Die Welt der analogen Fotografie gedeiht im Windschatten allfälliger digitaler Innovationen vor allem durch das Engagement von Enthusiasten, die sie lebendig erhalten. Das Team von Dora Goodman Cameras nutzt die Möglichkeiten von 3D-Druck, um selbst entwickelte Kameras herzustellen und der Analogfoto-Community zugänglich zu machen.
Dora Goodman Cameras ist ein Open-Source-Kamerahersteller in Budapest, das 3D-Drucktechnologie nutzt, um Systemkameras für die analoge Kleinbild-, Mittel- und Großformatfotografie anbieten zu können. Verkauft werden die Modelle über einen Online-Shop als Bausatz oder komplett montiert. Die Daten der meisten Kameramodelle können aber auch kostenlos heruntergeladen werden, einige sind nur für Patreon-Unterstützer verfügbar. Hinter Dora Goodman Cameras steht ein Team leidenschaftlicher Liebhaber der analogen Fotografie. Das Team, das als Ein-Frau-Betrieb startete, ist inzwischen auf sieben Mitarbeiter angewachsen und hat sich sogar international verzweigt – von Budapest über Bali bis nach Montreal.

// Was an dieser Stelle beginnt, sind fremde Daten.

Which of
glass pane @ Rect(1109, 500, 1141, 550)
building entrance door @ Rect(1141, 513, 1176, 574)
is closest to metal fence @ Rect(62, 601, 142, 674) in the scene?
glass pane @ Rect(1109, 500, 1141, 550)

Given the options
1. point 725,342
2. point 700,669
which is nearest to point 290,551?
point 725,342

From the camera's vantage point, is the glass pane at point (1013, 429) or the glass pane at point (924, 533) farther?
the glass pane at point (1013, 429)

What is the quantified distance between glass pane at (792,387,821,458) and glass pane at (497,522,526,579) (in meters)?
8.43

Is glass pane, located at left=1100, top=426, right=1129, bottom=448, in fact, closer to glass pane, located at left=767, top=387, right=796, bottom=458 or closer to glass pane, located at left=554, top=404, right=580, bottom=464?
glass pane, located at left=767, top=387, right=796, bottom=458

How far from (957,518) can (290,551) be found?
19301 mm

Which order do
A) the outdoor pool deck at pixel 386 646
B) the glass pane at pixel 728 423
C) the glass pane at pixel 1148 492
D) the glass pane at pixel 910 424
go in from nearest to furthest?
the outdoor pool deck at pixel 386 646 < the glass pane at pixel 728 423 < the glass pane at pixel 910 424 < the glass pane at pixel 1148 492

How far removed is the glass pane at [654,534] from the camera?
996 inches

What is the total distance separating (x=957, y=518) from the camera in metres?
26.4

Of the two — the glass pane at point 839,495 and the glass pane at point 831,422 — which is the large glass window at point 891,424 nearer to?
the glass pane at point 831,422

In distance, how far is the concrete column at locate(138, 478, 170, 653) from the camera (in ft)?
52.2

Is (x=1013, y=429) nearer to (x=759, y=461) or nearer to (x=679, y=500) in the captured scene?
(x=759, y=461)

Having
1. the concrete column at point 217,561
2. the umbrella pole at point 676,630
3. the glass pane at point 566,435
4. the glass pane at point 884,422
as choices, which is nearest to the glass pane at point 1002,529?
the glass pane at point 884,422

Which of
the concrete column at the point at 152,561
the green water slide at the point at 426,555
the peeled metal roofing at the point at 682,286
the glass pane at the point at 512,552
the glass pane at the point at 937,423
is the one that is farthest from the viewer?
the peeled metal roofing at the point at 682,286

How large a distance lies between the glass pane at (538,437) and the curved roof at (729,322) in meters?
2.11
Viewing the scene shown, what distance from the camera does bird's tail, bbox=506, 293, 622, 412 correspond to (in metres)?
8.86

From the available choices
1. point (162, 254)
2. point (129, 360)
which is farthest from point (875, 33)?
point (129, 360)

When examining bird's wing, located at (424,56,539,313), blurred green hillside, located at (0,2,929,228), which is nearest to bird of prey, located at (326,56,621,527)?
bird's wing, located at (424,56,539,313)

Mit den vielfältigen Möglichkeiten und der Flexibilität, die die 3D-Drucktechnologie bietet, entstehen nicht nur neue Produkte, sondern kontinuierlich auch Verbesserungen bereits bewährter Entwürfe.
Basierend auf einer Reihe von Grundmodellen entwickeln die Produktdesigner ständig neue Varianten und Zubehör, die nicht nur funktional, sondern auch ansprechend aussehen sollen, ohne dabei die Präzision und die Liebe zum Detail aus den Augen zu verlieren.
Die Story
Dora Goodman (das Pseudonym einer jungen Ungarin, die in Österreich lebt) begann 2016 Filmkameras mit Holzfurnier umzugestalten und Kameragurte aus Leder zu fertigen. Ihre ersten Instagram-Posts lösten in der Community große Resonanz aus.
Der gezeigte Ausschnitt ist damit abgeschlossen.